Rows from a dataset
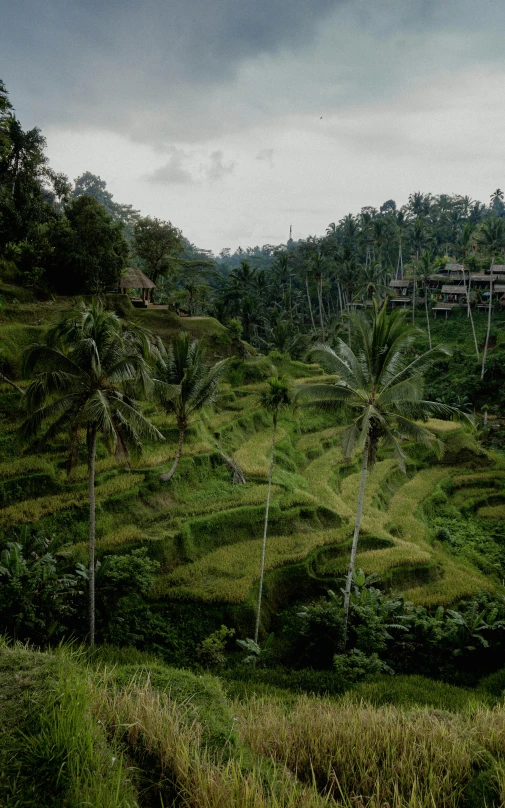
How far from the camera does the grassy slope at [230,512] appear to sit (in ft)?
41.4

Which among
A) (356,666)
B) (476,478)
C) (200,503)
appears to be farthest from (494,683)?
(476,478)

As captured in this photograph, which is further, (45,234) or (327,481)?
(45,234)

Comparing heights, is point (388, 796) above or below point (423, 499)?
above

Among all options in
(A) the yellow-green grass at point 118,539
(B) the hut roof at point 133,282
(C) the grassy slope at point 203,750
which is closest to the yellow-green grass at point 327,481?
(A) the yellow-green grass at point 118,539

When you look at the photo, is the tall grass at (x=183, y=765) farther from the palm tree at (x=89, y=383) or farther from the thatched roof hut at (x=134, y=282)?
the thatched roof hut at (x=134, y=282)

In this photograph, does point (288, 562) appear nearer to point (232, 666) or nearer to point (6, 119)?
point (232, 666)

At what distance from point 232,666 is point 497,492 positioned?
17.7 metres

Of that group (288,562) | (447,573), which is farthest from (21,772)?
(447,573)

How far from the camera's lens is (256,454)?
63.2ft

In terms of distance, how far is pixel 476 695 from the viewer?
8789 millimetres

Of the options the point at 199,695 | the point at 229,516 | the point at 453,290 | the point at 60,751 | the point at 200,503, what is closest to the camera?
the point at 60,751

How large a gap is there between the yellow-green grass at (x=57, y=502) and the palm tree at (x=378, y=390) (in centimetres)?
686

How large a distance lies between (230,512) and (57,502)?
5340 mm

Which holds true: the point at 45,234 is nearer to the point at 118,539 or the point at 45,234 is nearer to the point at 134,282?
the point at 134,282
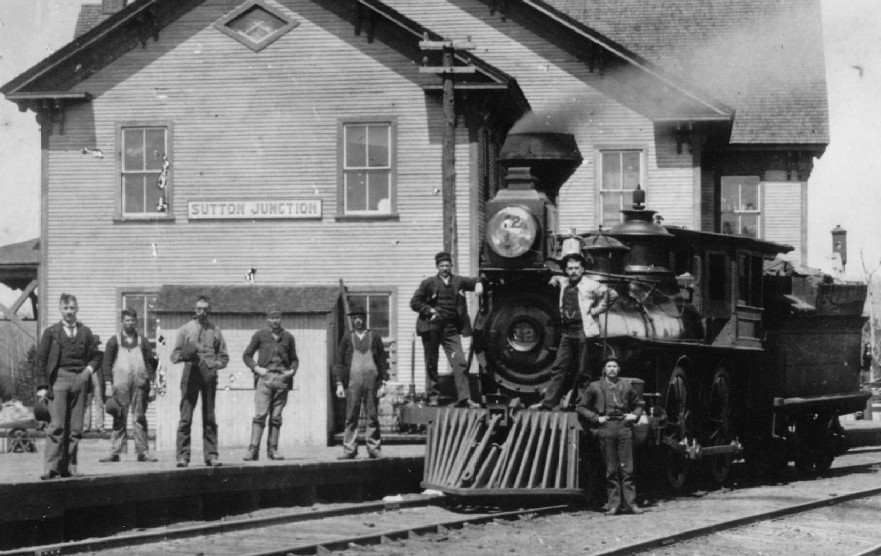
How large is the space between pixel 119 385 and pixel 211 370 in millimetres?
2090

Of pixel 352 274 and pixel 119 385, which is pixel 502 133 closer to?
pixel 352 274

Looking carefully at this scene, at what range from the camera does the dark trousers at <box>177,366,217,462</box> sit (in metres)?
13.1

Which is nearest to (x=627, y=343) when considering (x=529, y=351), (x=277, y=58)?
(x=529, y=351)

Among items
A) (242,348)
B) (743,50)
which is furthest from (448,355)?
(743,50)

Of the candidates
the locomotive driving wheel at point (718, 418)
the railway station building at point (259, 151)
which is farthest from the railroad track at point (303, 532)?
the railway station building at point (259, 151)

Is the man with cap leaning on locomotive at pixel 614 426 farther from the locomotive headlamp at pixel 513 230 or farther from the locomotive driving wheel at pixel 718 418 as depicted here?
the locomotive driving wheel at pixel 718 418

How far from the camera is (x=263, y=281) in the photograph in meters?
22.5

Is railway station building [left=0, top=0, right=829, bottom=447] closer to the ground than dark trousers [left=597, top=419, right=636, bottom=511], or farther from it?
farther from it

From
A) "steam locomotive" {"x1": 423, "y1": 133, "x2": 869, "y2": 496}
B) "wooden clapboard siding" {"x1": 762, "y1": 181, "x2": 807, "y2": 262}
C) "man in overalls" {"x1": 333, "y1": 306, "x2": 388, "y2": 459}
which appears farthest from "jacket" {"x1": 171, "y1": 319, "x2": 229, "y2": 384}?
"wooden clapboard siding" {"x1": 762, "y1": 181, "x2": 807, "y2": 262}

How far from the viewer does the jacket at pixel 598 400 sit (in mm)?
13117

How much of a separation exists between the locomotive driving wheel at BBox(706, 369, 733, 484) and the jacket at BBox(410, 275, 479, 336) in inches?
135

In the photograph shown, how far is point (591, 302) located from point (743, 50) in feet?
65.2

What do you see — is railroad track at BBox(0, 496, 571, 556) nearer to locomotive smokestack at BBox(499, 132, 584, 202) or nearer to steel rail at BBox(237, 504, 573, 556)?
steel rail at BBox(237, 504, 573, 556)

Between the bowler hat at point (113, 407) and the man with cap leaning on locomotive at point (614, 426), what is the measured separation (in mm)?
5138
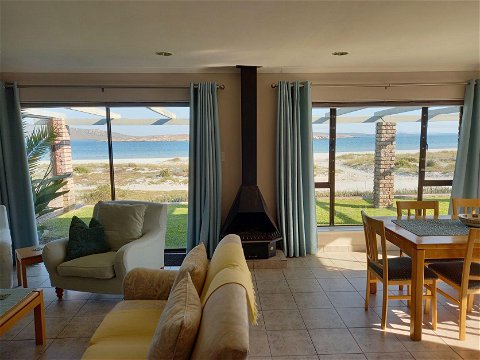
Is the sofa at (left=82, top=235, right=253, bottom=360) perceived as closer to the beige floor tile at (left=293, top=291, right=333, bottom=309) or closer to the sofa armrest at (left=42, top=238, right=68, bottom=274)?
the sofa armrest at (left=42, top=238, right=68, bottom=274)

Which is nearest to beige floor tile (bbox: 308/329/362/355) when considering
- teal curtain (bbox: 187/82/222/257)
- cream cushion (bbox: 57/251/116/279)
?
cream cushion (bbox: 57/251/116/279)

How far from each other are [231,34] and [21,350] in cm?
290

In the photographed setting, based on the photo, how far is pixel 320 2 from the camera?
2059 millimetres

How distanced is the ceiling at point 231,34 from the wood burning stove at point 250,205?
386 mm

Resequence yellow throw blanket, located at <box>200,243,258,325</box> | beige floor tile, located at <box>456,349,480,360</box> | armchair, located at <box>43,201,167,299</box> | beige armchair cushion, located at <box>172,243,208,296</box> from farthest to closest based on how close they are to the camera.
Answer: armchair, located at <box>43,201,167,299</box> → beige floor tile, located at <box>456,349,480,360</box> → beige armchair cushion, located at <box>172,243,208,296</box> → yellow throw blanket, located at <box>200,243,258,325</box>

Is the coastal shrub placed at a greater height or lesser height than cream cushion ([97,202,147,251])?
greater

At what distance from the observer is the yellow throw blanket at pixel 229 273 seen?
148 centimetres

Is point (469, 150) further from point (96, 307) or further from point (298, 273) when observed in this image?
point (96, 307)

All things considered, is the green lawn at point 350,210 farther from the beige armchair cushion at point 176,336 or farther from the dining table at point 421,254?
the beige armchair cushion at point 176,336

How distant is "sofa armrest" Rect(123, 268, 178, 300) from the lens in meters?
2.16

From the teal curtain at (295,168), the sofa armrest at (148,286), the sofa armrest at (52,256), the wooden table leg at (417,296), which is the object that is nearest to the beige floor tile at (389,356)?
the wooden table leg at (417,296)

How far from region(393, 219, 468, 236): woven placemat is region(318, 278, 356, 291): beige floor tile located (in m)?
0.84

→ **EXERCISE GOAL**: Update all the entries above by putting "coconut palm" wherever "palm tree" appears, and change nothing else. Leave the pictures out of your answer.

→ **OUTPUT FOR THIS EXERCISE**:
How far from the camera does the grassy slope at [230,512] appear to sit (in ft)?
41.4

Which among
A) (356,666)
B) (476,478)
C) (200,503)
appears to be farthest from (494,683)?
(476,478)

As captured in this photograph, which is further, (45,234) or (327,481)?
(45,234)

Comparing heights, is point (388, 796) above or below point (423, 499)?
above

Among all options in
(A) the yellow-green grass at point 118,539
(B) the hut roof at point 133,282
(C) the grassy slope at point 203,750
which is closest to the yellow-green grass at point 327,481?
(A) the yellow-green grass at point 118,539

When you look at the photo, is the tall grass at (x=183, y=765) farther from the coconut palm at (x=89, y=383) or farther from the thatched roof hut at (x=134, y=282)?
the thatched roof hut at (x=134, y=282)

In this photograph, does point (288, 562) appear nearer to point (232, 666) or nearer to point (6, 119)?
point (232, 666)

At what distance from point 232,666 is point 497,492 positioned?
17.7 metres

Of that group (288,562) | (447,573), which is farthest from (21,772)?
(447,573)

How far from the camera's lens is (256,454)?
63.2ft

In terms of distance, how far is pixel 476 695 from the viewer?
8789 millimetres

Of the options the point at 199,695 | the point at 229,516 | the point at 453,290 | the point at 60,751 | the point at 200,503, what is closest to the camera?
the point at 60,751

How large a gap is there between the yellow-green grass at (x=57, y=502) and the coconut palm at (x=378, y=390) (in centimetres)?
686

How large a distance lies between (230,512) and (57,502)?
5340 mm

Which holds true: the point at 45,234 is nearer to the point at 118,539 or the point at 45,234 is nearer to the point at 134,282?
the point at 134,282
How large is the space between pixel 119 385 and pixel 211 370 in millimetres?
2090

Of pixel 352 274 and pixel 119 385, which is pixel 502 133 closer to?
pixel 352 274

Looking carefully at this scene, at what range from the camera does the dark trousers at <box>177,366,217,462</box> sit (in metres)?
13.1

Which is nearest to (x=627, y=343) when considering (x=529, y=351), (x=277, y=58)?
(x=529, y=351)

Among items
A) (242,348)
B) (743,50)
which is furthest from (448,355)?
(743,50)

Of the candidates
the locomotive driving wheel at point (718, 418)
the railway station building at point (259, 151)
which is farthest from the railroad track at point (303, 532)?
the railway station building at point (259, 151)

Is the man with cap leaning on locomotive at pixel 614 426 farther from the locomotive headlamp at pixel 513 230 or farther from the locomotive driving wheel at pixel 718 418 as depicted here?
the locomotive driving wheel at pixel 718 418

How far from the camera is (x=263, y=281) in the photograph in meters?
22.5

Is railway station building [left=0, top=0, right=829, bottom=447] closer to the ground than dark trousers [left=597, top=419, right=636, bottom=511], or farther from it?
farther from it

From
A) "steam locomotive" {"x1": 423, "y1": 133, "x2": 869, "y2": 496}
B) "wooden clapboard siding" {"x1": 762, "y1": 181, "x2": 807, "y2": 262}
C) "man in overalls" {"x1": 333, "y1": 306, "x2": 388, "y2": 459}
which appears farthest from "jacket" {"x1": 171, "y1": 319, "x2": 229, "y2": 384}?
"wooden clapboard siding" {"x1": 762, "y1": 181, "x2": 807, "y2": 262}

How far from the viewer does the jacket at pixel 598 400 sit (in mm)?
13117

How much of a separation exists between the locomotive driving wheel at BBox(706, 369, 733, 484) and the jacket at BBox(410, 275, 479, 336) in inches?
135

In the photograph shown, how far is point (591, 302) located from point (743, 50) in feet?
65.2

What do you see — is railroad track at BBox(0, 496, 571, 556) nearer to locomotive smokestack at BBox(499, 132, 584, 202) or nearer to steel rail at BBox(237, 504, 573, 556)?
steel rail at BBox(237, 504, 573, 556)

Between the bowler hat at point (113, 407) and the man with cap leaning on locomotive at point (614, 426), what is the measured separation (in mm)?
5138
Is the sofa at (left=82, top=235, right=253, bottom=360) perceived as closer to the beige floor tile at (left=293, top=291, right=333, bottom=309) or closer to the sofa armrest at (left=42, top=238, right=68, bottom=274)?
the sofa armrest at (left=42, top=238, right=68, bottom=274)

Which is nearest to beige floor tile (bbox: 308/329/362/355) when considering
- teal curtain (bbox: 187/82/222/257)
- cream cushion (bbox: 57/251/116/279)
?
cream cushion (bbox: 57/251/116/279)

How far from each other are [231,34] and [21,350] in cm?
290

In the photographed setting, based on the photo, how far is pixel 320 2 from the camera?
2059 millimetres

How distanced is the ceiling at point 231,34 from the wood burning stove at point 250,205?
386 mm

Resequence yellow throw blanket, located at <box>200,243,258,325</box> | beige floor tile, located at <box>456,349,480,360</box> | armchair, located at <box>43,201,167,299</box> | beige armchair cushion, located at <box>172,243,208,296</box> from farthest to closest based on how close they are to the camera.
Answer: armchair, located at <box>43,201,167,299</box> → beige floor tile, located at <box>456,349,480,360</box> → beige armchair cushion, located at <box>172,243,208,296</box> → yellow throw blanket, located at <box>200,243,258,325</box>

Is the coastal shrub placed at a greater height or lesser height than cream cushion ([97,202,147,251])?
greater

At what distance from the observer is the yellow throw blanket at pixel 229 273 seen?
148 centimetres

Is point (469, 150) further from point (96, 307) or further from point (298, 273) when observed in this image?
point (96, 307)

All things considered, is the green lawn at point 350,210 farther from the beige armchair cushion at point 176,336 or farther from the dining table at point 421,254?
the beige armchair cushion at point 176,336

How distant is "sofa armrest" Rect(123, 268, 178, 300) from the lens in meters?
2.16

From the teal curtain at (295,168), the sofa armrest at (148,286), the sofa armrest at (52,256), the wooden table leg at (417,296), which is the object that is nearest to the beige floor tile at (389,356)?
the wooden table leg at (417,296)

How far from region(393, 219, 468, 236): woven placemat is region(318, 278, 356, 291): beige floor tile located (in m)?
0.84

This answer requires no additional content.